I missed posting this before, but there are some very interesting updates about the TRAPPIST-1 exoplanets (seven Earth-sized planets orbiting a red dwarf star 40 light-years away). There are two new science papers, which indicate that all seven could have water in some form, ranging from vapour to liquid to ice, depending on their distance from the star and other factors. Some of the planets could have up to 5% of their mass composed of water, compared to 0.02% for Earth! Some probably have thick atmospheres while others have thinner atmospheres. The two related articles and two new papers are linked below.
“A new study has found that the seven planets orbiting the nearby ultra-cool dwarf star TRAPPIST-1 are all made mostly of rock, and some could potentially hold more water than Earth. The planets’ densities, now known much more precisely than before, suggest that some of them could have up to 5 percent of their mass in the form of water – about 250 times more than Earth’s oceans. The hotter planets closest to their parent star are likely to have dense steamy atmospheres and the more distant ones probably have icy surfaces. In terms of size, density and the amount of radiation it receives from its star, the fourth planet out is the most similar to Earth. It seems to be the rockiest planet of the seven, and has the potential to host liquid water.”

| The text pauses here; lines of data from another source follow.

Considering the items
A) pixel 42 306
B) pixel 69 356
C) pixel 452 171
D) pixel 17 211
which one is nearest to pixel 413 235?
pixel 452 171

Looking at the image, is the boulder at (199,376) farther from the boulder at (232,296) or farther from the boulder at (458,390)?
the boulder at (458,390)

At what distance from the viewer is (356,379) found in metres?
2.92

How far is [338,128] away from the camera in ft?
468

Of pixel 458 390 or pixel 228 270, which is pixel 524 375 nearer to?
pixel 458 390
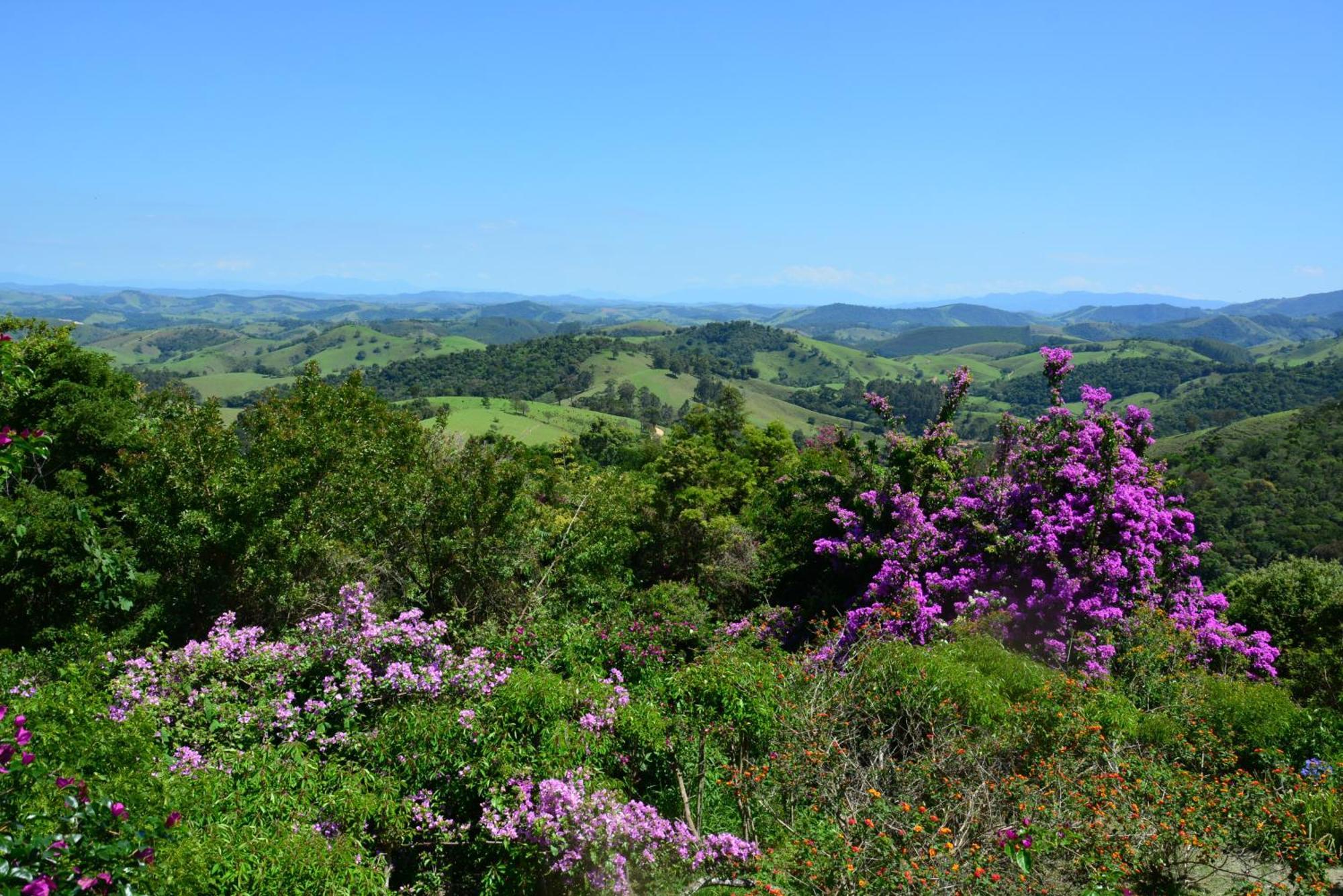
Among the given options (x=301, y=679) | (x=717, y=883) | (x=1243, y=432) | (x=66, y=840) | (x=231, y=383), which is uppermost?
(x=66, y=840)

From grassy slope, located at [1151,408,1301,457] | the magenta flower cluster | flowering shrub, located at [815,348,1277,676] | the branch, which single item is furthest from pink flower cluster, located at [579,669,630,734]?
grassy slope, located at [1151,408,1301,457]

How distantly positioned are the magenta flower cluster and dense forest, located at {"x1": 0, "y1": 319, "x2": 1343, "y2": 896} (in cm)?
3

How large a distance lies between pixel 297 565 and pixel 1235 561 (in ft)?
162

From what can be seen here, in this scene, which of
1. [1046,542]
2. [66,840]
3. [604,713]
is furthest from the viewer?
[1046,542]

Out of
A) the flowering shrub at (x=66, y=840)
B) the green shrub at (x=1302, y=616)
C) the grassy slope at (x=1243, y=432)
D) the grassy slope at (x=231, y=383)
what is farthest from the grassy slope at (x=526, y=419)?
the flowering shrub at (x=66, y=840)

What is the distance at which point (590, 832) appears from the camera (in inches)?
219

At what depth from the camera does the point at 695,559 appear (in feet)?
59.0

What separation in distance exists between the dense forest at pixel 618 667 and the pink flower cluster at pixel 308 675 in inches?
1.7

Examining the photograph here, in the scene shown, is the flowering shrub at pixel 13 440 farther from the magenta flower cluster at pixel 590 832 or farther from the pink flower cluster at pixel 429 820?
the magenta flower cluster at pixel 590 832

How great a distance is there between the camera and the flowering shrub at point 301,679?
670cm

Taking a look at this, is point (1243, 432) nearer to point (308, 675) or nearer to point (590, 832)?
point (590, 832)

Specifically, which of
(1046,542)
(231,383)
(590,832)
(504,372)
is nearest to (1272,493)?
(1046,542)

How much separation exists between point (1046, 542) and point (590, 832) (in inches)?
383

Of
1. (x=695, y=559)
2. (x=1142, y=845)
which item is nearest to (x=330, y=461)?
(x=695, y=559)
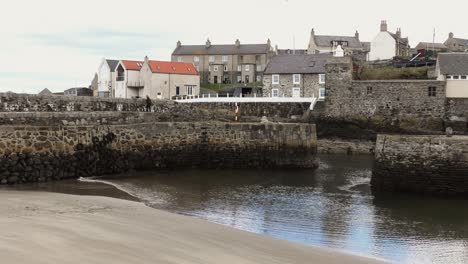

From the Grimm et al paper:
“Our new masses result in a five to eight-fold improvement on the planetary density uncertainties, with precisions ranging from 5% to 12%. These updated values provide new insights into the bulk structure of the TRAPPIST-1 planets. We find that TRAPPIST-1 c and e likely have largely rocky interiors, while planets b, d, f, g, and h require envelopes of volatiles in the form of thick atmospheres, oceans, or ice, in most cases with water mass fractions less than 5%.”
It will be interesting to see what follow-up observations, such as with the upcoming James Webb Space Telescope, find out about the atmospheres of these planets. As we learn more about them, the potential habitability of at least some of them seems to be increasing.
“Spectroscopic observations of the TRAPPIST-1 planets with the next generation of telescopes – including the James Webb Space Telescope – will allow us to probe deeper into their atmospheres,” concludes Michael Gillon, from the University of Líege, Belgium. “This will allow us to search for heavier gases such as carbon, methane, water, and oxygen, which could offer biosignatures for life.”